#### Given request 1
According to the school library page, which local charity refurbished the old school furniture?
#### Given request 2
Translate this sentence from the school library page into Spanish: "Learning to read is about listening and understanding as well as working out print."
#### Given request 3
From the school library page, write out the section starting at "All pupils are" and ending at "Early Reading section).".

Our Library Leader is Diana Cook.

Library - the beating heart of our school

We have refurbished our library to make a vibrant, creative area for children to share books. This was a community project. Recover, a local charity, refurbished some old school furniture and made a selection of colourful beanbags. Volunteers for Peartree Christ Church helped to sort out and catalogue all the books. Our books are on a computerised system so we can keep track of our lending habits.

Home reading

All pupils are encouraged to read independently, both at school and at home. We have a well-equipped library. Pupils are expected to read at home, encouraged by parent/carers who write in their child’s reading diary.


Pupils in EYFS and Year 1, and older pupils who still need phonic support, take home Read Write Inc. books, linked to their phonic lessons. In addition, they will be given phoneticfully-decodable book to read at home.  In addition, pupils will bring home flash cards of words they are expected to learn so they can recognise them by sight (see Early Reading section).

Pupils from Year 2 upwards are assessed using Star Reader. Children who have strong phonetic knowledge but no ZPD allocated or a ZPD of less than one, will be given books according to coloured book bands. These aim build up a sight vocabulary and a love of reading. Those pupils with a ZPD range of 1+ take home a book categorised according to Accelerated Reader bands. We aim to change books regularly, with on-going assessment to ensure pupils are reading books which are neither too challenging nor too easy.

What difference could I make as a parent?
The short answer is: a lot! Parents are by far the most important educators in a child’s life and it’s never too young for a child to start, even if you’re only reading with your child for a few minutes a day. Before they're born, babies learn to recognise their parents' voices. Reading to your baby from the time they're born gives them the comfort of your voice and increases their exposure to language.


Learning to read is about listening and understanding as well as working out print. Through hearing stories, children are exposed to a rich and wide vocabulary. This helps them build their own vocabulary and improve their understanding when they listen, which is vital as they start to read. It’s important for them to understand how stories work as well. Even if your child doesn’t understand every word, they’ll hear new sounds, words and phrases which they can then try out, copying what they have heard.

#### Records shown

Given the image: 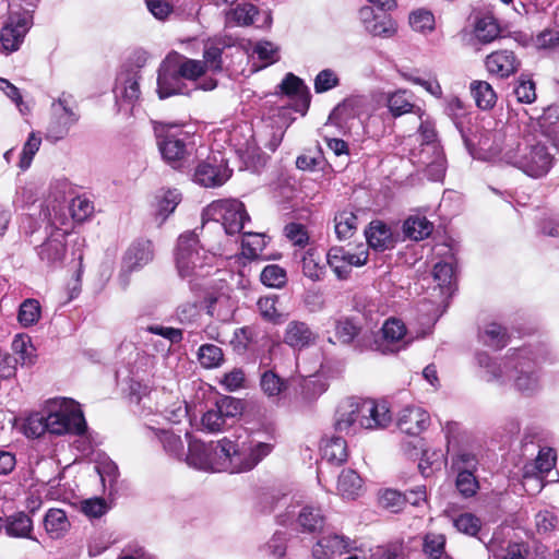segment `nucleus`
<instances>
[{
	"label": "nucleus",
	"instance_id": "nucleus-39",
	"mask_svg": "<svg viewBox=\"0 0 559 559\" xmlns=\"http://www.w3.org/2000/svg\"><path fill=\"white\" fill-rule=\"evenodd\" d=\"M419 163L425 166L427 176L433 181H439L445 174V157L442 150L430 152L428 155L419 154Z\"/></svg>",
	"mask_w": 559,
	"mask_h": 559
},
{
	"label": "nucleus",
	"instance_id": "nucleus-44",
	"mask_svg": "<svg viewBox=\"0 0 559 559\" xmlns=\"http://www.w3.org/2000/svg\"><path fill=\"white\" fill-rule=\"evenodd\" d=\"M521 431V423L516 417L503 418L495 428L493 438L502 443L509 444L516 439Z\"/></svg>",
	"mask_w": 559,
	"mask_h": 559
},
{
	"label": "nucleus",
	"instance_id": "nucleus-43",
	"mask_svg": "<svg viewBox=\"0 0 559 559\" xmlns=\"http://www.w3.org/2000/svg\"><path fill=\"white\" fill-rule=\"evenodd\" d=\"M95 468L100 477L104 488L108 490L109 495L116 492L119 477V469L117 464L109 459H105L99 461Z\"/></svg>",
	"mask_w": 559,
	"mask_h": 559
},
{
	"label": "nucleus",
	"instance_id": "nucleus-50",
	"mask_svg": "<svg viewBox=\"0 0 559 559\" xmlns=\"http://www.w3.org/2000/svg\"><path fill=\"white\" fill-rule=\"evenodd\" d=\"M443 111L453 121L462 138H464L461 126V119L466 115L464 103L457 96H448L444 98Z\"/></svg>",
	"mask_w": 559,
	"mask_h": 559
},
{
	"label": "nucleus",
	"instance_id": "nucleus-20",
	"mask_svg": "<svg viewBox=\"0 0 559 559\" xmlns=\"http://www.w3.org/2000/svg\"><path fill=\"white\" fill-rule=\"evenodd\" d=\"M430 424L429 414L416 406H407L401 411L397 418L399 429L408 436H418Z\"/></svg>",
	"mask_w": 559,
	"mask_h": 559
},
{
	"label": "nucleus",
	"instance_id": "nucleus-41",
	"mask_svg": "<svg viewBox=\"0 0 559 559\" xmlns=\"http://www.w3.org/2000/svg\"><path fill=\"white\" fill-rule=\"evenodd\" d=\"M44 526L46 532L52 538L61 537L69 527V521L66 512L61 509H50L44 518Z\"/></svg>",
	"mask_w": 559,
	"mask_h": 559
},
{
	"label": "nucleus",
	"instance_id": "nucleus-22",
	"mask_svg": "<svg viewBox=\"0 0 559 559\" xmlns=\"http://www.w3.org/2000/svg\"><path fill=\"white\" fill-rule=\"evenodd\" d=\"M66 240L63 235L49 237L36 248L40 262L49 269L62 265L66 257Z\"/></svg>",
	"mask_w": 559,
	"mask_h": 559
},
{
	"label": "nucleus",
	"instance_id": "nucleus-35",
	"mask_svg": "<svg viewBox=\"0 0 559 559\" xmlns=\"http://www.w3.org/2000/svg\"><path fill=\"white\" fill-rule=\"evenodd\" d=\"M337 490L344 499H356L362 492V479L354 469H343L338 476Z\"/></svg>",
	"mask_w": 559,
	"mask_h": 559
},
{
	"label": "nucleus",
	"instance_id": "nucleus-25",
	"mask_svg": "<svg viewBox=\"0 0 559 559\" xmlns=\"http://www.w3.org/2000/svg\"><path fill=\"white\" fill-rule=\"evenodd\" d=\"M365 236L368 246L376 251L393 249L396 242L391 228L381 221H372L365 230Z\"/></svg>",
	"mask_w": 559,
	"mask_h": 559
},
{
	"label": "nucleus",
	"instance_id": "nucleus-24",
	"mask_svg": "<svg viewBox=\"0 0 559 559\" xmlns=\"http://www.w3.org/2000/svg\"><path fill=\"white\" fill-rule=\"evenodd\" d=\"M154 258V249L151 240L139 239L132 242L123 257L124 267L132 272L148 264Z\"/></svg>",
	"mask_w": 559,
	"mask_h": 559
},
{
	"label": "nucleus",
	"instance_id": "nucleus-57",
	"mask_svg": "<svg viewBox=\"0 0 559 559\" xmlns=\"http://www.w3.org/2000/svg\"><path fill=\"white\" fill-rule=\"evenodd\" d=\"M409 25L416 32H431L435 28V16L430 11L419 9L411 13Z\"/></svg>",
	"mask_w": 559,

#### Task output 1
Recover

#### Task output 2
Aprender a leer consiste en escuchar y comprender, además de descifrar la letra impresa.

#### Task output 3
All pupils are encouraged to read independently, both at school and at home. We have a well-equipped library. Pupils are expected to read at home, encouraged by parent/carers who write in their child’s reading diary.


Pupils in EYFS and Year 1, and older pupils who still need phonic support, take home Read Write Inc. books, linked to their phonic lessons. In addition, they will be given phoneticfully-decodable book to read at home.  In addition, pupils will bring home flash cards of words they are expected to learn so they can recognise them by sight (see Early Reading section).